TensorFlow.js model.fit works like Keras. The onEpochEnd callback gives us live metrics:

await model.fit(trainXs, trainLabels, {
  epochs: 5,
  batchSize: 128,
  validationData: [testXs, testLabels],
  callbacks: {
    onEpochEnd: (epoch, logs) => {
      console.log(
        `Epoch ${epoch + 1}: loss=${logs.loss.toFixed(4)} ` +
        `acc=${logs.acc.toFixed(4)} val_acc=${logs.val_acc.toFixed(4)}`
      );
    },
  },
});

Typical output after 5 epochs:

Epoch 1: loss=0.3012 acc=0.9102 val_acc=0.9701
Epoch 2: loss=0.0892 acc=0.9734 val_acc=0.9812
Epoch 3: loss=0.0623 acc=0.9812 val_acc=0.9851
Epoch 4: loss=0.0498 acc=0.9848 val_acc=0.9872
Epoch 5: loss=0.0412 acc=0.9875 val_acc=0.9889

98.9% validation accuracy in 5 epochs, trained entirely in the browser.

Interactive prediction

Once trained, we let the user draw a digit on a canvas and classify it in real time:

function predict() {
  const tensor = tf.tidy(() => {
    // Downscale the 200x200 drawing canvas to 28x28
    const small = document.createElement("canvas");
    small.width = 28;
    small.height = 28;
    small.getContext("2d").drawImage(drawCanvas, 0, 0, 28, 28);

    return model.predict(
      tf.browser
        .fromPixels(small.getContext("2d").getImageData(0, 0, 28, 28), 1)
        .toFloat()
        .div(255)
        .reshape([1, 28, 28, 1])
    );
  });

  const probs = tensor.dataSync();
  const predicted = probs.indexOf(Math.max(...probs));
  tensor.dispose();

  return { predicted, probs };
}

tf.tidy automatically cleans up intermediate tensors — important in a browser where you can’t rely on garbage collection for GPU memory.
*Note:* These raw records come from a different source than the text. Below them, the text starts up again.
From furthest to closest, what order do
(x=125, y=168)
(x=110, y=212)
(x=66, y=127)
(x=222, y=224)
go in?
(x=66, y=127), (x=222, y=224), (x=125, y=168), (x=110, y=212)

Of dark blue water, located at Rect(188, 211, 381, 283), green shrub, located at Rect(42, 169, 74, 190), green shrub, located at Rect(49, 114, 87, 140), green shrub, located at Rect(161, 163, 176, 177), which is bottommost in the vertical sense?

The drawing canvas is downscaled from 200×200 to 28×28 to match the training data resolution.

In our demo, prediction runs on every mouse-up, so the model classifies as you draw. A probability bar chart shows the confidence for each digit.

Memory management

TensorFlow.js tensors live outside JavaScript’s garbage collector. If you don’t dispose them, you’ll leak GPU/WASM memory. Three patterns to know:

• tf.tidy(() => { ... }) — disposes all tensors created inside, except the return value
• tensor.dispose() — manual cleanup for tensors you need to keep around
• tf.memory() — returns current tensor count and bytes, useful for debugging leaks

In the training code, we dispose the training and test tensors after model.fit completes:

trainXs.dispose();
trainLabels.dispose();
testXs.dispose();
testLabels.dispose();

Running the demos

Both demos are Vite apps. To try them:

# Transformers.js inference demo
cd transformers-js-demo
npm install && npm run dev

# TensorFlow.js MNIST training demo
cd tfjs-mnist-demo
npm install && npm run dev

The Transformers.js demo downloads models on first use (~67MB for DistilBERT, smaller for others). The TensorFlow.js demo downloads MNIST data (~13MB) and trains from scratch each time.

When to use which

	Transformers.js	TensorFlow.js
Primary use	Run pretrained models	Train and run models
Model source	Hugging Face Hub (ONNX)	Define in code or load saved
Backend	WebGPU / WASM	WebGL / WebGPU / WASM / Node
Best for	NLP tasks, embeddings, classification	Custom models, fine-tuning, on-device training
Model size	Depends on HF model (10MB–2GB)	You control it

They’re not mutually exclusive. You might use Transformers.js for NLP tasks where a pretrained model already exists, and TensorFlow.js when you need to train something custom or work with architectures not available on Hugging Face.

Both libraries prove the same point: the browser is a legitimate ML runtime. Not for everything — but for more than most people expect.